### Trecho selecionado

Ficar aqui na pousada foi bom e ruim ao mesmo tempo, pois acostumei a ficar embaixo das cobertas, no quentinho enquanto lá fora chove e venta sem parar.
Para ir à lan house todas as ruas estavam viradas em riachos e caminhar aqui só de botas ou de chinelos, o meu caso.
- CHEGA!
- Pelotão! Sentido!
- Arrumem suas tralhas e partam!
Fomos chamados de Laguna para ajudar o comando maior e as ordens chegaram.
- Temos que tomar a vila de S. José do Norte e a barra da Lagoa dos Patos.
O General Bento atacará a vila de S José com Garibaldi e Canabarro e vocês atacam a barra norte que parece estar tomada de Soldados papa-terra e peixes-porcos.
Passo na loja e pego a tal de roupa impermeável. É de nylon, made in China, uma porcaria. Agora azar!
Sigo pelo asfalto, mas logo vou para a praia. Monto a vela, mas o mar está alto, areia mole e pouco espaço para orçar.
O céu está roxo; temeroso dos raios desmonto a vela e sigo puxando.
Vejo uma coisa inusitada: um pescador com uma pandorga (pipa) atada a uma garrafa de refrigerante com metade cheia de areia e outra metade com ar. A garrafa flutuava e era arrastada pela pandorga para além da rebentação.
Na garrafa ficava atada a rede que era arrastada conforme a pipa ia para o fundo, na direção do vento.
Na praia, o pescador dava linha que estava presa à outra extremidade da rede que seguia puxada pela pipa e controlada da praia pelo pescador...
Essa eu nunca tinha visto, que coisa impressionante, como é que os caras tiveram esta idéia? Genial!
Há muitas corvinas e papa-terras mortos. Os pescadores recolhem aqueles que ainda tem as gelras vermelhas (podem ser consumidos). Dizem eles que os peixes estão morrendo de frio.
Chego ao farol Berta, vejo um lobo marinho que me olha suplicante. Percebo agora que possui diminutas orelhas e uma pequena cauda após as nadadeiras traseiras.
Fico com pena e volto a pé um bom pedaço recolhendo peixes mortos. Dou para o lobo que está muito magro e de costelas aparentes.
Ele come tudo, mesmo os peixes mortos há mais tempo.
Resolvo buscar mais e recolho mais vinte peixes. Enquanto me afasto ele se esforça e me acompanha com o olhar suplicante e se deita a própria sorte.

######
### Registros fornecidos

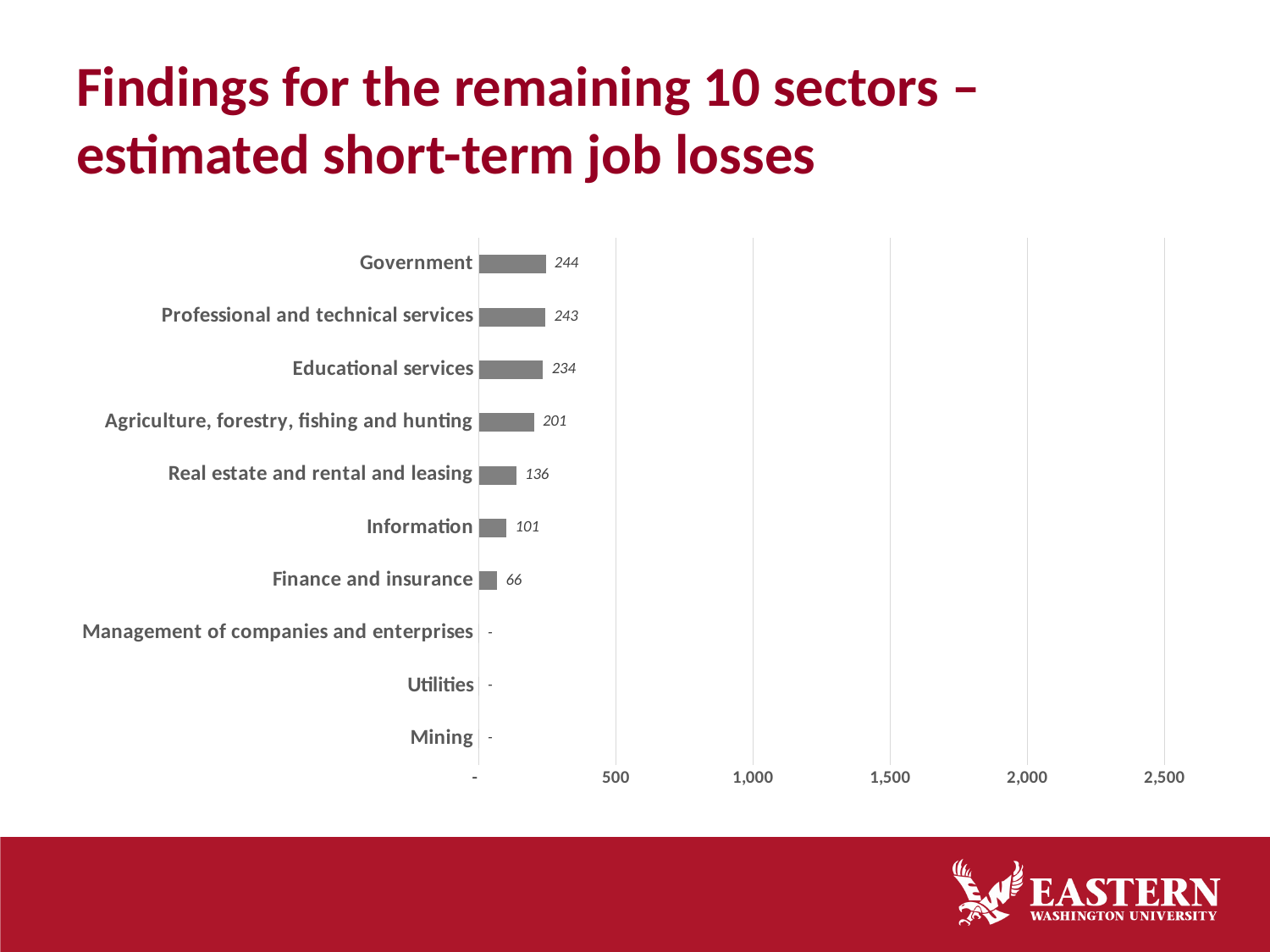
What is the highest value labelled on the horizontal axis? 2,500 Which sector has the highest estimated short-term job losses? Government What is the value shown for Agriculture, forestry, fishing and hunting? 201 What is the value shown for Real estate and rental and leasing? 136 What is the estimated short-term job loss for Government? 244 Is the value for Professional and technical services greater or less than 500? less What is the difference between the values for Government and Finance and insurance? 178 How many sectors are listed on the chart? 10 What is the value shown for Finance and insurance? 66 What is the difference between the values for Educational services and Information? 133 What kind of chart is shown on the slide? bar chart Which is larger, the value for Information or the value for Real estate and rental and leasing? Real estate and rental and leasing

######
### Registros fornecidos

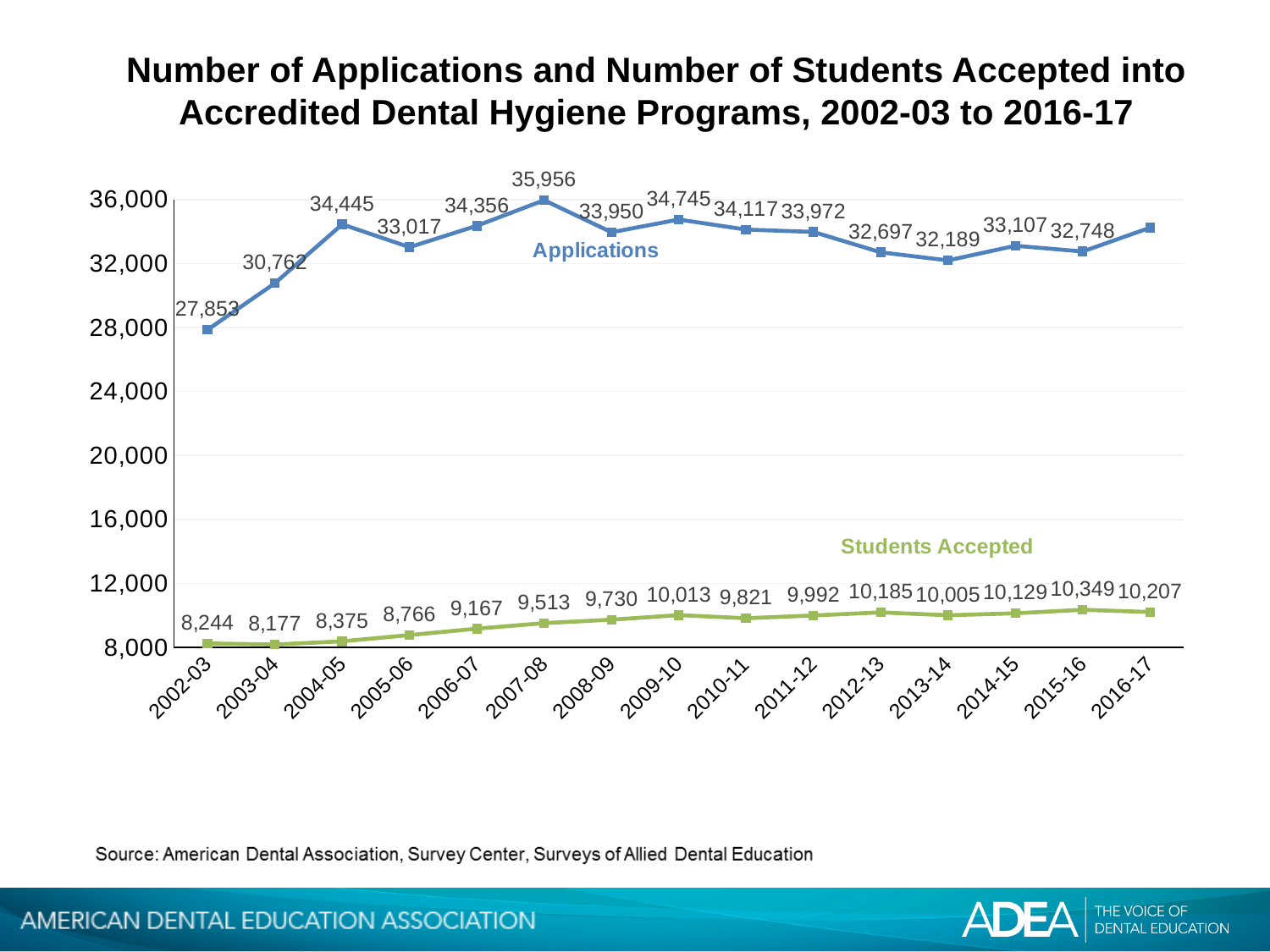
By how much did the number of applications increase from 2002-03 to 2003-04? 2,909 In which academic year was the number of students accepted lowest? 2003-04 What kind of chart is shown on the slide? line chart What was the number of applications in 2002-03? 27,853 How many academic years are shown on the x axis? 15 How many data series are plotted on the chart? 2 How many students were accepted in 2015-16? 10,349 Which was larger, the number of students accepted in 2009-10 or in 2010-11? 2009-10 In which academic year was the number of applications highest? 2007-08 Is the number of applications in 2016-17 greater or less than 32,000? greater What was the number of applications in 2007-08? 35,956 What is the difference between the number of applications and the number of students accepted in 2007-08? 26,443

######

◆ **Enunciado 1**:
Copie do relato, sem alterar nada, a parte que começa nas palavras "Passo na loja" e termina depois de "e sigo puxando.".
◆ **Enunciado 2**:
No relato, a que o pescador prendeu a pandorga?
Os registros não têm nenhuma relação com o relato.

◆ **Resultado do exercício 1**:
Passo na loja e pego a tal de roupa impermeável. É de nylon, made in China, uma porcaria. Agora azar!
Sigo pelo asfalto, mas logo vou para a praia. Monto a vela, mas o mar está alto, areia mole e pouco espaço para orçar.
O céu está roxo; temeroso dos raios desmonto a vela e sigo puxando.

◆ **Resultado do exercício 2**:
A uma garrafa de refrigerante com metade cheia de areia e a outra metade com ar.